As in 2019, the country celebrated 50 years of bank nationalisation. The survey says that Indian Public Sector Banks (PSBs) account for over 70 per cent share in banking. It says that Indian banks are very small in comparison to the size of the economy. This glaring gap is visible in the fact that State Bank Of India (SBI) is the only bank from India being ranked in Global 100 list.
The pre-budget document also highlights the weakening of public sector banks in India. In 2019, public sector banks reported gross and net Non-performing Assets (NPAs) worth Rs 7.4 lakh crore and Rs 4.4 lakh crore respectively, amounting to about 80 per cent of the NPAs of India's banking system. However, the survey mentioned that NPA ratio is reduced to 11.59 per cent from 14.58 per cent in 2018.
However, the pre-budget survey also highlights some important facts about the Indian banking system. In 2019, the public sector bank incurred losses of 661 billion compared to profits of 421 billion. The real culprit for these incessant losses is NPA and frauds. The Reserve Bank of India (RBI) supervisory returns reveal that PSBs account for 92.9 per cent of the 5,835 cases of fraud and 85 per cent of the fraud amount over Rs 41,000 crore reported in 2017-2018.

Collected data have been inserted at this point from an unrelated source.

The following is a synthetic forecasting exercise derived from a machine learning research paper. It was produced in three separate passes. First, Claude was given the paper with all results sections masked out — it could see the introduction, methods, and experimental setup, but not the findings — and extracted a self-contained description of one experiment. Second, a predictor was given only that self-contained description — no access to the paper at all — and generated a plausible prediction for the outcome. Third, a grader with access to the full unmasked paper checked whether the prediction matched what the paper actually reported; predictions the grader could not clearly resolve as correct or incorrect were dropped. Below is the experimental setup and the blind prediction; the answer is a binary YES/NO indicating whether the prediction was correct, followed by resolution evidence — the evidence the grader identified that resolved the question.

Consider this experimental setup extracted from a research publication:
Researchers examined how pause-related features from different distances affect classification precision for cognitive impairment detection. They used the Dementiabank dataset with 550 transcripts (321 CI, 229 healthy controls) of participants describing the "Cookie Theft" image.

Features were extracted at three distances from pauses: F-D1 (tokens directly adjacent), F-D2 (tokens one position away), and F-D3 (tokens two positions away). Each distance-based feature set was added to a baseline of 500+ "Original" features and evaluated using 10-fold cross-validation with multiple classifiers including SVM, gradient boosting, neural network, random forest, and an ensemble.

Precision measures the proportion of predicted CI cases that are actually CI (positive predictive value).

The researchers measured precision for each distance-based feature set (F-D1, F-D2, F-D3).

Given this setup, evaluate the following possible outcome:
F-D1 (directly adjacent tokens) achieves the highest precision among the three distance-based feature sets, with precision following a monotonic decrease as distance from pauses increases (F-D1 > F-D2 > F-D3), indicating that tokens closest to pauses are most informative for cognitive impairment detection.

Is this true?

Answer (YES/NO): NO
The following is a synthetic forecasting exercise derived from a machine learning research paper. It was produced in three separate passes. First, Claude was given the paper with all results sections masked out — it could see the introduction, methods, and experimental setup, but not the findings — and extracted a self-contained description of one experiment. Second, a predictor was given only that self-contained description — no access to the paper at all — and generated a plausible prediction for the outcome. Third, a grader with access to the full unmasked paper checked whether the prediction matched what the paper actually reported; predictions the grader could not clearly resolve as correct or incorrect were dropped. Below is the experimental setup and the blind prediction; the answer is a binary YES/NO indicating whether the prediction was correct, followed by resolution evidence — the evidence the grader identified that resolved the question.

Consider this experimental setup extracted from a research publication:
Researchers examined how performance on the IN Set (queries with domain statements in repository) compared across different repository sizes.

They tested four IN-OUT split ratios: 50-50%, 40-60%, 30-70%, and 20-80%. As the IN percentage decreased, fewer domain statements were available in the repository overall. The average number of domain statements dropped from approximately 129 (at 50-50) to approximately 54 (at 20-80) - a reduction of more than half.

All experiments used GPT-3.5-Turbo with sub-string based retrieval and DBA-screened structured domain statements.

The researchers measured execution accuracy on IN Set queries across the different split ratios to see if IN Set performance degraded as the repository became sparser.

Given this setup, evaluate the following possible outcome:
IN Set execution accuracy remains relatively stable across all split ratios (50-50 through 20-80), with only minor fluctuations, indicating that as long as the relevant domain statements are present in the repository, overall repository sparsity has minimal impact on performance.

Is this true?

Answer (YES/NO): YES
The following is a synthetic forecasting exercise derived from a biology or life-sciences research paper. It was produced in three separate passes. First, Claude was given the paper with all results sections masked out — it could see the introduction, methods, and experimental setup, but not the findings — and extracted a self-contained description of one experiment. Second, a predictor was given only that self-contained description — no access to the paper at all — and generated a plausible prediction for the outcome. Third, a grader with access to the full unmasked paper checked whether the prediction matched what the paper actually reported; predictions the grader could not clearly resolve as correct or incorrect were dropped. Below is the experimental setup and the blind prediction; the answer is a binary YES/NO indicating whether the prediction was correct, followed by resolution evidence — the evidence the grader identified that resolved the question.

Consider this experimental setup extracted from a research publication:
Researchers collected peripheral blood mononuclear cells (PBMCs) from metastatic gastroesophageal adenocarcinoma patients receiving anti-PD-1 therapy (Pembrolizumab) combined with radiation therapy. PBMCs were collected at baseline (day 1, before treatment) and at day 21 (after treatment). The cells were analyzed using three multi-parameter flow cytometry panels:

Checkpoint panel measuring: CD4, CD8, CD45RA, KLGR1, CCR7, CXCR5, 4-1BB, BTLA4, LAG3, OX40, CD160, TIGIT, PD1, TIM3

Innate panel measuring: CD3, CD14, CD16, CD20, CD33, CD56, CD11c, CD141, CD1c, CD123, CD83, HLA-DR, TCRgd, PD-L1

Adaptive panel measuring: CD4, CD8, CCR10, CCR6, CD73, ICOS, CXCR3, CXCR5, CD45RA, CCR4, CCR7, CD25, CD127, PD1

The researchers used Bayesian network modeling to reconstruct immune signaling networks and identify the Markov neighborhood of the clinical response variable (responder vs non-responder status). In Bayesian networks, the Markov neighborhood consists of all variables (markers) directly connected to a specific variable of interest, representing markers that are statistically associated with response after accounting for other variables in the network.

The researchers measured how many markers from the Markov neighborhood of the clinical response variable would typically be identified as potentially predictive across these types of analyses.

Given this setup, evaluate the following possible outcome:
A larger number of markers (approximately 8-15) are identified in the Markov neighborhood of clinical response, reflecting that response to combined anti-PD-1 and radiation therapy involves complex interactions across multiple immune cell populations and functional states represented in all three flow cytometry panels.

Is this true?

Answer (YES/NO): NO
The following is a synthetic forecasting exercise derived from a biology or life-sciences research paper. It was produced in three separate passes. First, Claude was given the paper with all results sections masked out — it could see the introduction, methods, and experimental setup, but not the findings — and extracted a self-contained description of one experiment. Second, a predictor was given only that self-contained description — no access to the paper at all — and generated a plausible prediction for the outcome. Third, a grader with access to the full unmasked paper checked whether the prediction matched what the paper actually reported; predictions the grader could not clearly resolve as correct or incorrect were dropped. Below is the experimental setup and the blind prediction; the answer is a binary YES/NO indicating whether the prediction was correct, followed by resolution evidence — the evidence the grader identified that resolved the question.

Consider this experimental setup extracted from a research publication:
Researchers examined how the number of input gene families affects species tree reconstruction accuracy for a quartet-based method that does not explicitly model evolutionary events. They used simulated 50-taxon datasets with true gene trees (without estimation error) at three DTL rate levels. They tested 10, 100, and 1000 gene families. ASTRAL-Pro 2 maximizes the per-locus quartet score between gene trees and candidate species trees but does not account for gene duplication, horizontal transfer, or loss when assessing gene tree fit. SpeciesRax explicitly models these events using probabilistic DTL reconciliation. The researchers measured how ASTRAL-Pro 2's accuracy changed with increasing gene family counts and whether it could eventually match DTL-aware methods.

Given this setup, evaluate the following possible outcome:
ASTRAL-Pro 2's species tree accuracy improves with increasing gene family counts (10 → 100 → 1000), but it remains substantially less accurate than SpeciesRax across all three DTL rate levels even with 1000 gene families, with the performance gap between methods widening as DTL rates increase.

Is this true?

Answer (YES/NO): NO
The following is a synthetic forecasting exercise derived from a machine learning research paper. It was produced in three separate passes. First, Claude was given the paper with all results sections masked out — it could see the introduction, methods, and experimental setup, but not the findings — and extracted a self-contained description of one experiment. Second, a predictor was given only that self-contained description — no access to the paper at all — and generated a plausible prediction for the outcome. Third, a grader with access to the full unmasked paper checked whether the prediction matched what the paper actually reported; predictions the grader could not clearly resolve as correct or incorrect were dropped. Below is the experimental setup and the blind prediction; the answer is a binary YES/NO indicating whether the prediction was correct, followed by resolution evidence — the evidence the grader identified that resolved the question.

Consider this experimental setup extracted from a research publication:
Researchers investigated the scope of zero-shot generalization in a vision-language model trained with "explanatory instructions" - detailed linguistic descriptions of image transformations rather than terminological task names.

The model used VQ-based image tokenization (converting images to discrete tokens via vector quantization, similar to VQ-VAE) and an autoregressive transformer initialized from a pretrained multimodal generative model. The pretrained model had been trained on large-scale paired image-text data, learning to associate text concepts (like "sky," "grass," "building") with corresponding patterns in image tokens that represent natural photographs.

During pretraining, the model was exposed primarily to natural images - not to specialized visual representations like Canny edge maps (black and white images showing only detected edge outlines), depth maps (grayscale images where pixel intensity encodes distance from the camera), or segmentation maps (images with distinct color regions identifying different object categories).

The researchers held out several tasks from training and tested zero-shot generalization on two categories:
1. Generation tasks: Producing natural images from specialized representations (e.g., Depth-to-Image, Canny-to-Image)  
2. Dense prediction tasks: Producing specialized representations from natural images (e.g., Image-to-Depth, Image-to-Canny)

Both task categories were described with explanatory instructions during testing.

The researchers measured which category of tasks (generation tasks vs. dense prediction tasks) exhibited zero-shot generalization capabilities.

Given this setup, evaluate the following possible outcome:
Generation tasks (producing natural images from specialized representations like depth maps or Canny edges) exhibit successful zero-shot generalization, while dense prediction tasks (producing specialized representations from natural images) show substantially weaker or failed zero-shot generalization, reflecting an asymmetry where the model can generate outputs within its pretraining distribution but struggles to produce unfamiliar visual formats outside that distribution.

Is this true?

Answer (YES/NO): YES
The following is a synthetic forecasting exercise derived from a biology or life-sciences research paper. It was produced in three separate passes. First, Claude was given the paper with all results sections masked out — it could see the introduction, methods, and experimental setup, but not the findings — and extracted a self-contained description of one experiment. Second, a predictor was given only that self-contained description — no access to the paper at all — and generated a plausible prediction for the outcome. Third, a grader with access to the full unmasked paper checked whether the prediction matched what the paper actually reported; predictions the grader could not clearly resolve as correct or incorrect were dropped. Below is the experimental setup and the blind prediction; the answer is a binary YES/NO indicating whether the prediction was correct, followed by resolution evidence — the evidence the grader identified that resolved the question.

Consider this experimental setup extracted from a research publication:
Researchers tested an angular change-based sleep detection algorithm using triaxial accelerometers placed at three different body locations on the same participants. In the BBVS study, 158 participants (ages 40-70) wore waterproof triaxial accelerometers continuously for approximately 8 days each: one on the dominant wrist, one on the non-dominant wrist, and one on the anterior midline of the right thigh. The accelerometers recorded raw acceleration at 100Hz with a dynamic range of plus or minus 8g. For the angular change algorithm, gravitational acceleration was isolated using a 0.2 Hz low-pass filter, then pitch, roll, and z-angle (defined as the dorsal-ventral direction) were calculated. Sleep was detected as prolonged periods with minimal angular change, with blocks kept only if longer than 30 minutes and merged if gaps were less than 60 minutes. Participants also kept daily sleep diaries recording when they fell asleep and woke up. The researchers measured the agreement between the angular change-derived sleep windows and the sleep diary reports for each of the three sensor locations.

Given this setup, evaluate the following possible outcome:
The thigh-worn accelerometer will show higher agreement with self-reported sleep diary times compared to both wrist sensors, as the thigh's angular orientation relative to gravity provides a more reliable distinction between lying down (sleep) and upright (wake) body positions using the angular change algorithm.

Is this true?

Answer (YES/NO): NO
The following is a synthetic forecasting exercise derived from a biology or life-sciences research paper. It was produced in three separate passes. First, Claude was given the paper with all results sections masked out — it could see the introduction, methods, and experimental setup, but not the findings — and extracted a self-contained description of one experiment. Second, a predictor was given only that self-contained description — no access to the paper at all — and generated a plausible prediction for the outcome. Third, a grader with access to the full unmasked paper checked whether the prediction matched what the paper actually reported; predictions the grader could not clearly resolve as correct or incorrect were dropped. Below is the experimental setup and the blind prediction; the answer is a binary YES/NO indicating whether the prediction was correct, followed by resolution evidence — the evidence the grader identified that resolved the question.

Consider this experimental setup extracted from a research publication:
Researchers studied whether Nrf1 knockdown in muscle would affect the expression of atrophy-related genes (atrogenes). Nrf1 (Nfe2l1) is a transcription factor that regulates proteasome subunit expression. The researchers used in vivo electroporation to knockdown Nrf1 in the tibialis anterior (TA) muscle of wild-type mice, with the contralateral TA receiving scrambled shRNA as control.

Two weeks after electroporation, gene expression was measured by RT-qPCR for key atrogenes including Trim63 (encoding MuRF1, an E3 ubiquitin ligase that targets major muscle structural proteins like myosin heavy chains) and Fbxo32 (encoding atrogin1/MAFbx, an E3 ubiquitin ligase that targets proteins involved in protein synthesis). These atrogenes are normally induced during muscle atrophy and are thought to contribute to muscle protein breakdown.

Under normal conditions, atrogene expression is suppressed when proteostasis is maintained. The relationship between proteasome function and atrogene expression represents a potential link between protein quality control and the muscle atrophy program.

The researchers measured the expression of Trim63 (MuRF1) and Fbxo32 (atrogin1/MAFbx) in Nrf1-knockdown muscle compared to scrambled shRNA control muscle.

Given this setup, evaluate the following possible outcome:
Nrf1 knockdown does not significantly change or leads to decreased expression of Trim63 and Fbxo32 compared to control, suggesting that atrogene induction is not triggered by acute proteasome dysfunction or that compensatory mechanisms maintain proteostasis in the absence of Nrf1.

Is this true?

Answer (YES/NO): YES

The survey put enough emphasis on embracing Fintech in Indian public sector banks. Talking about current scenario, it says that the PSBs are using this technology mostly for a Management Information System (MIS) and reporting while most information processing on loans happens manually, which causes inefficiency. It also listed some most important challenges faced by the PSBs such as high operating cost, disjointed process flows from manual operation and subjective decision-making. In order to enhance the efficiency of banks by incorporating Fintech, the rafts of measures are suggested by the survey that includes customer contact, KYC verification, data collection, and loan provision.
The survey considers Indian PSBs inefficient in comparison to their peers. In an attempt to accomplish PM Modi’s $5 trillion economy, the big suggestion propounded by the chief economic advisor is to incorporate Fintech and employee stock ownership.